The next morning, joined by her troop of neighborhood kindergarten friends who had decided to give the bus a try, Savannah was suddenly transformed into a hair-flippin’, gum-crackin’ third-grader. She pranced down the street with Karley and Alia, miles ahead of slow old Mom, who was still fumbling with Claire’s stroller and yanking off Abby’s soggy Pull-Up in the middle of the front yard. By the time I caught up with them, they were already in line at the curb, complimenting each other on their clothes and calculating how many days it would be until they were first-graders. “NO!” I wanted to scream. “Let’s slow this train down!” Just yesterday, Savannah was crawling around in a diaper, clinging to my leg like a crab, and here she was vamping around like a preteen.
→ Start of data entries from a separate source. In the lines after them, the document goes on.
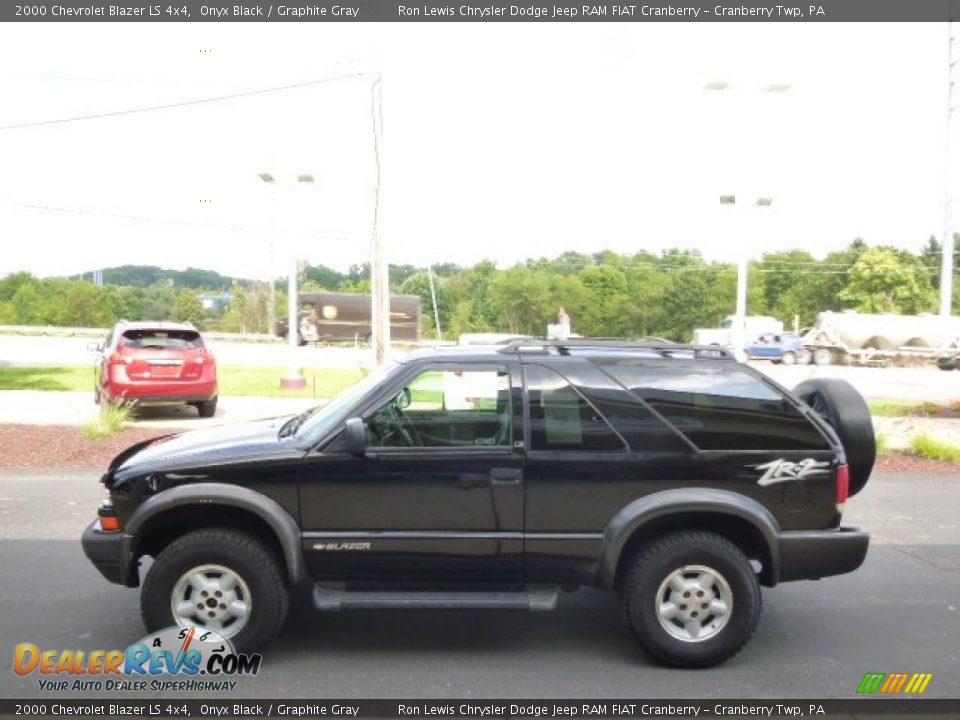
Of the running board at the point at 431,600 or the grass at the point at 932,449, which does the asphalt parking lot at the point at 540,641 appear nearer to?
Answer: the running board at the point at 431,600

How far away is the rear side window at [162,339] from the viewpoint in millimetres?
13141

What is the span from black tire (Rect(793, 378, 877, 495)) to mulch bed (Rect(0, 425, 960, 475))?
20.6ft

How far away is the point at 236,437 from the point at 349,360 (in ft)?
86.3

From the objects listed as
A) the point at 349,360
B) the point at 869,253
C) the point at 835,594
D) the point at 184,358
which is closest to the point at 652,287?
the point at 869,253

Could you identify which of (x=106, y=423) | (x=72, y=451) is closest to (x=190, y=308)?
(x=106, y=423)

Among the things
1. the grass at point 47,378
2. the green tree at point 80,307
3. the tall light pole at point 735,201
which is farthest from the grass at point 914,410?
the green tree at point 80,307

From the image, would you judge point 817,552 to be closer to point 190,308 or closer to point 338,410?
point 338,410

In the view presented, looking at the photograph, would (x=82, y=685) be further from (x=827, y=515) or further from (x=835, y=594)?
(x=835, y=594)

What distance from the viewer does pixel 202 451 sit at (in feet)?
14.2

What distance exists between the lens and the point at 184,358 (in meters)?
13.1

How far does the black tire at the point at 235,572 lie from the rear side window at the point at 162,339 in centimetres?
987

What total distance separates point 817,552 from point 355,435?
8.20 feet

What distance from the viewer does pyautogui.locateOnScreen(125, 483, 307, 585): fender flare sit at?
4.07 m

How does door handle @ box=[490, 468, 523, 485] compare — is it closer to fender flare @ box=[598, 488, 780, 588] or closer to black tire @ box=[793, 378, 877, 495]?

This time, Savannah climbed onto the bus like she’d been born to do it, not even venturing a glance back at Mom or Grandma. We stood on our tiptoes and craned our necks for a glimpse of our grown-up girl, snapping pictures like paparazzi, but she’d already plunked down in an aisle seat and turned to talk to her friends. When the bus lurched away, it took a sliver of my heart along with it. Walking back home, pushing baby Claire in her stroller and holding thumb-sucking Abby on my hip, the street seemed suddenly eerily quiet.
By the time we got home, though, the silence was starting to seem kind of nice. I couldn’t help but think of the day when all three of them would be climbing onto the bus and disappearing for the day, leaving me all alone…alone! Alone to knock out my writing assignments, catch up on laundry, run to the grocery, maybe indulge in a manicure or a massage…
Maybe this school thing isn’t such a bad idea after all.








September 3rd, 2009 at 12:17 am
That is precious, Melissa!!!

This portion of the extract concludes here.